Yet another topic about Vector Tiles

Hi all,
This is my first post here. My apologies if I broke any rule.

I need some opinions on what I’m doing here: cesium-providers/buildingsprovider at master · icemagno/cesium-providers · GitHub

I’ve started this work a week ago and it is in very early stage, but I’ve achieved some good results. Basicaly I’ve created a PostgreSQL function to take a box and serve all buildings from that box as GeoJSON. I need to prepare the planet_osm_polygon table a little to discard all not buildings with a correct height value (the height value must be exposed from hstore in import process).

After that, I’ve created a small Java (Spring Boot) app to serve a REST (get) endpoint. This will be the interface between Cesium and the database. This may not be necessary because Geoserver can do this job too using SQL View Layer.

Then I took the TileLonlatsImageryProvider (don’t remember where. Sorry). It basicaly ask you a canvas in the requestImage function.

My concern is not properly the canvas, but how this Provider can take the tile square box coordinates. So I have an idea: take this coordinates and use it to query my function by GeoJSON polygons.

The actual canvas was send back in black but I can still draw on it (I’ve used to debug purposes).

Well, now I use the Cesium.GeoJsonDataSource.load( url ) promisse to load this small square from database without block the script. Now I have about 90, 150 Primitive Polygons for each tile. Just need to extrude them and conform them to the terrain using Cesium.sampleTerrainMostDetailed.

This is working very well but needs to take care about many details like memory, LOL, discard policy, etc…

The polys are ugly but as we can take properties from database within the Polygon data I think we can improve them somehow.

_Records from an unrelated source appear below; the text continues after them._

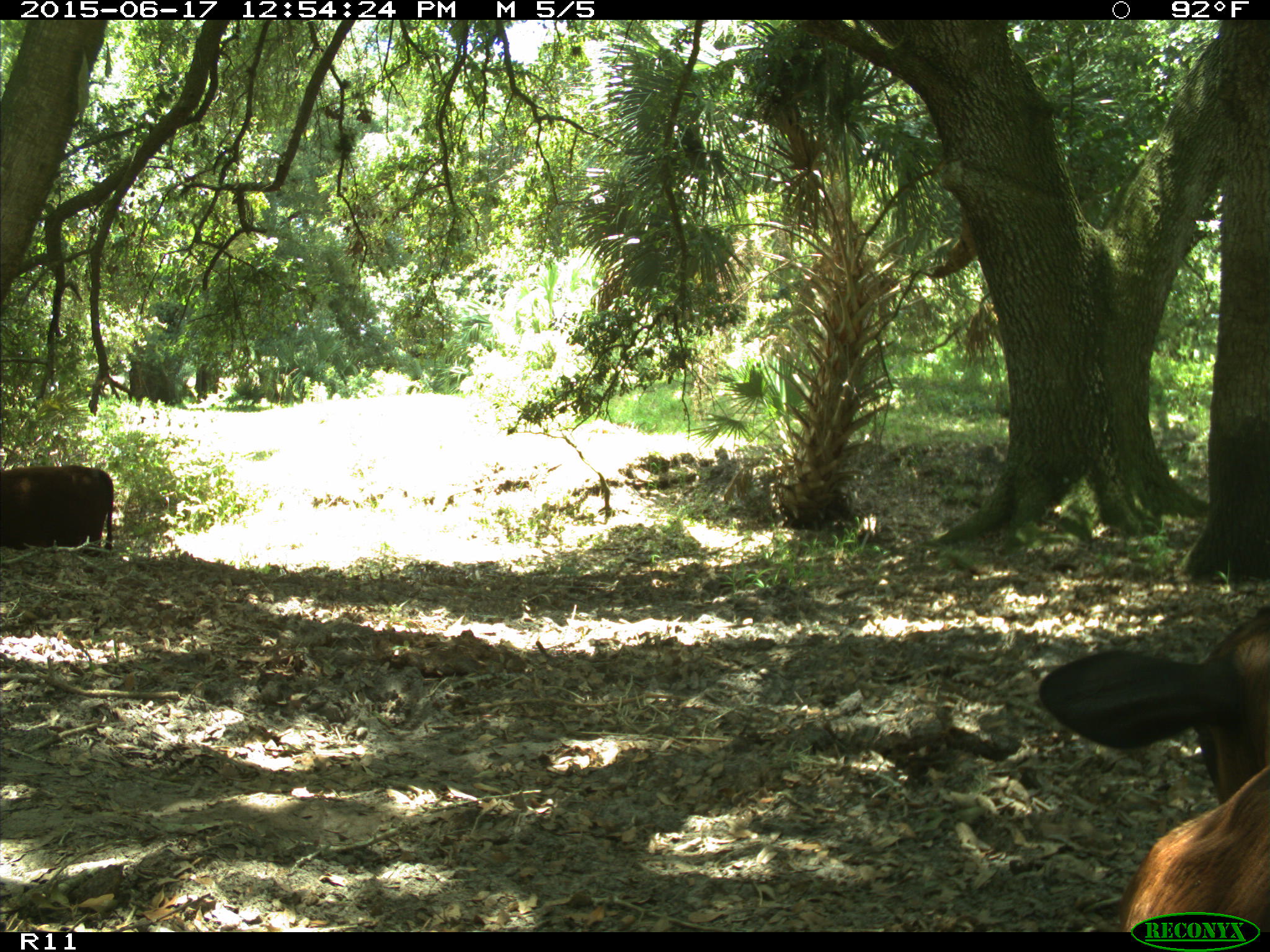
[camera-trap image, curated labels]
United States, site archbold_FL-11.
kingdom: Animalia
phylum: Chordata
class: Mammalia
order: Artiodactyla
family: Bovidae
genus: Bos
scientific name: Bos taurus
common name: domestic cow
Bos taurus (domestic cow).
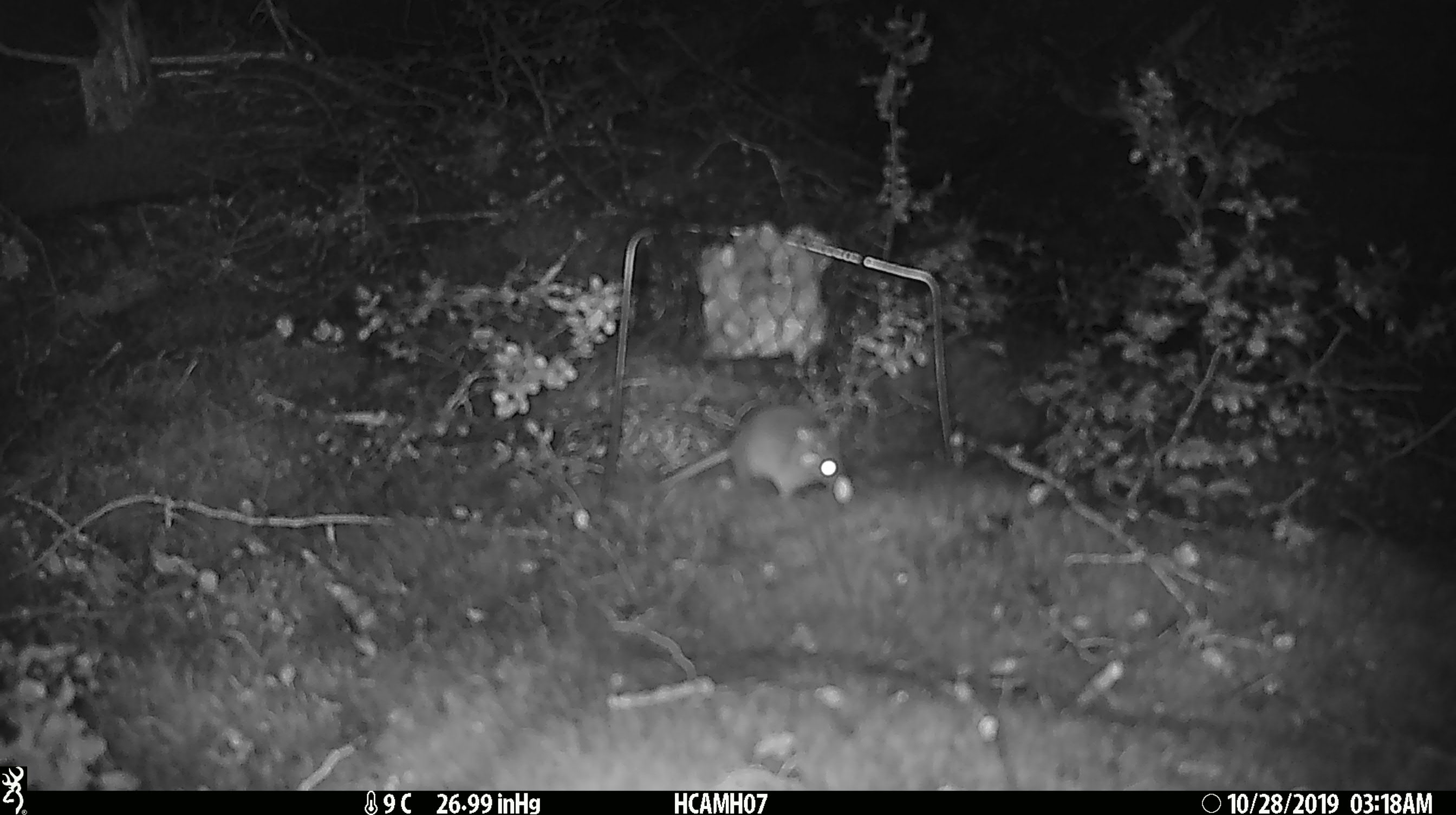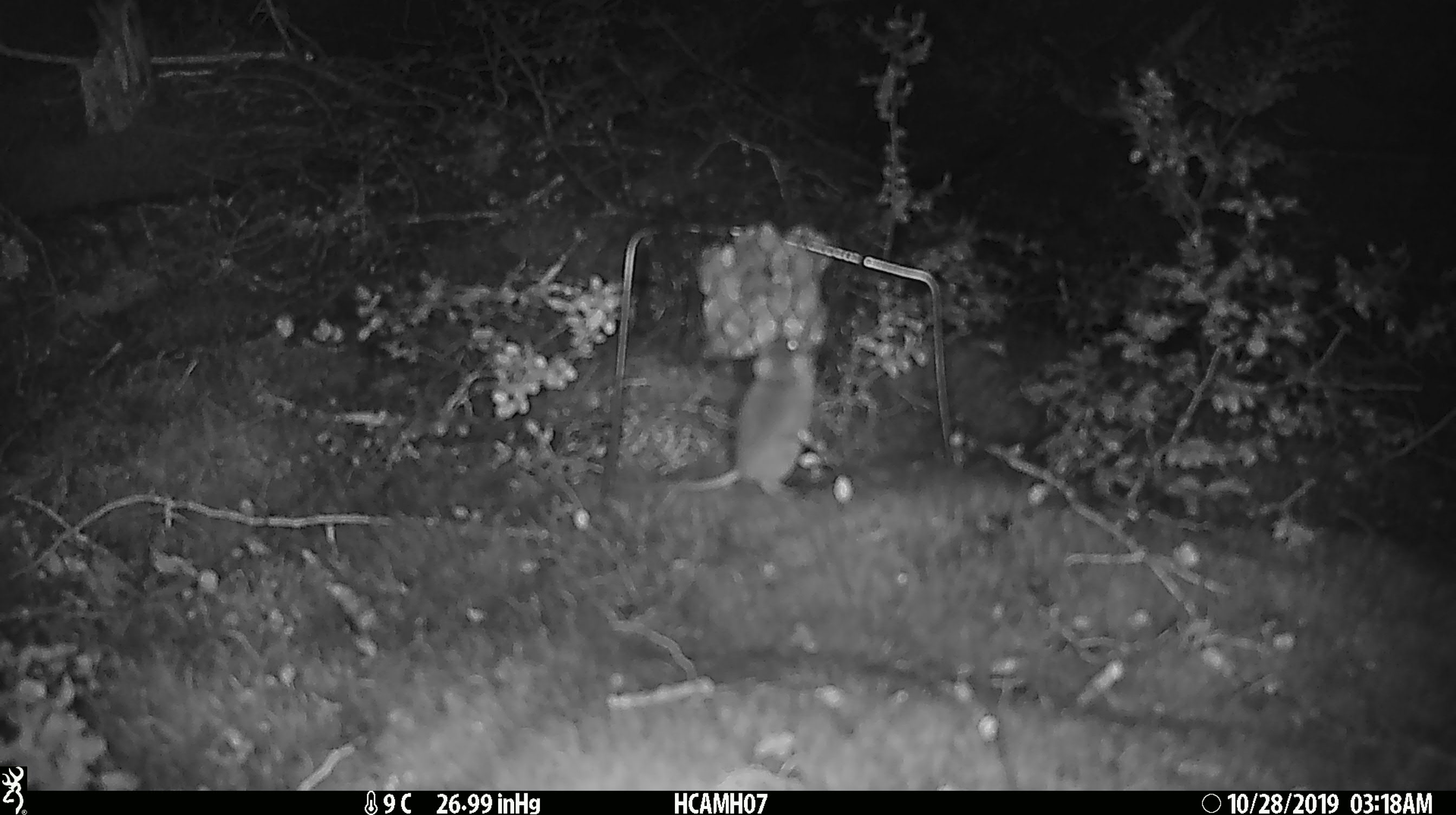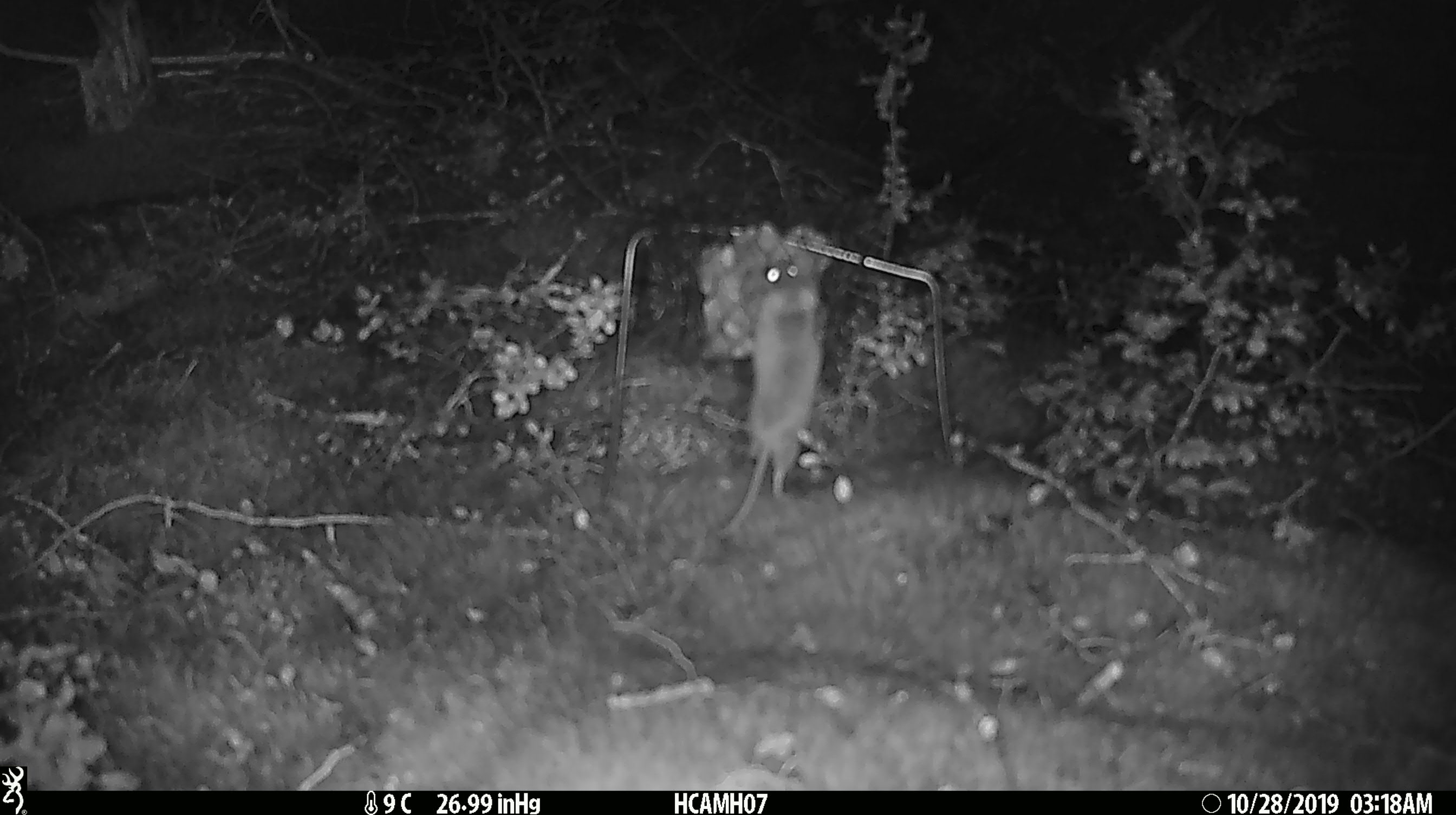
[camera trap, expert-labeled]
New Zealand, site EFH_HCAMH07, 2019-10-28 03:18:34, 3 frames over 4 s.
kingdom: Animalia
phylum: Chordata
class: Mammalia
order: Rodentia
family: Muridae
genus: Mus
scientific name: Mus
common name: mouse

I start a little conversation with Omar on Github issue 9056 and found this kind of Provider is not the best way to achieve this but I understand nothing about Cesium and liked this way to take small boxes coordinates. If you know a best way be free to correct me.

I will really appreciate any opinion or criticism about it. It may not be the best approach but it the best I can do alone.

This is my first pointcloud Vector Provider:

I’m curious why you chose to implement point clouds in this way, since massive point clouds are already well supported in CesiumJS with 3D Tiles.

I haven’t looked at your implementation, but have you seen this article on using the Primitive API (https://cesium.com/docs/tutorials/geometry-and-appearances/) ? What you could do is detect when the camera moves, and destroy/recreate the geometry as needed. Using the Primitive API will give you more control over how to batch this geometry, or create it asynchronously if needed etc.

I didn’t realize your goal was to display 3D buildings though. I think this approach is definitely going to be harder and slow for large data. This is why we handle the tiling and clamping to ground as an offline process, so it can be fast at runtime even with hundreds of millions of buildings (see Announcing Cesium OSM Buildings). Do you have a way of exporting your data as CityGML or KML/COLLADA?

Im developing military applications. Not everybody can use Ion. I must use a closed environment.

Converting data from one format to another is painful to do everytyme. I must use vectors as is since it is changing everytime.

Can 3DTiles read json directly from a postgis database with pgpointcloud extension? This is my need.

No. I can’t keep doing conversions forever. Military ops working with very dynamic and volatile data. Receiving data from camp, converting to database, convert to format foo and then to a format usable by cesium is not possible. It need to be fast and easy because they are not cartographs and understand only military stuff. Only the data colectors knows about gis.

They have in most cases small data. My method can serve buildings of a town or a city with easy. This is more than enough.

About point clouds this is only for my joy. I need to know if Im capable to do it. Not for production.

Hey @icemagno, I appreciate your explanation. We can’t discuss military applications on this public forum, so we’ll need to close this topic.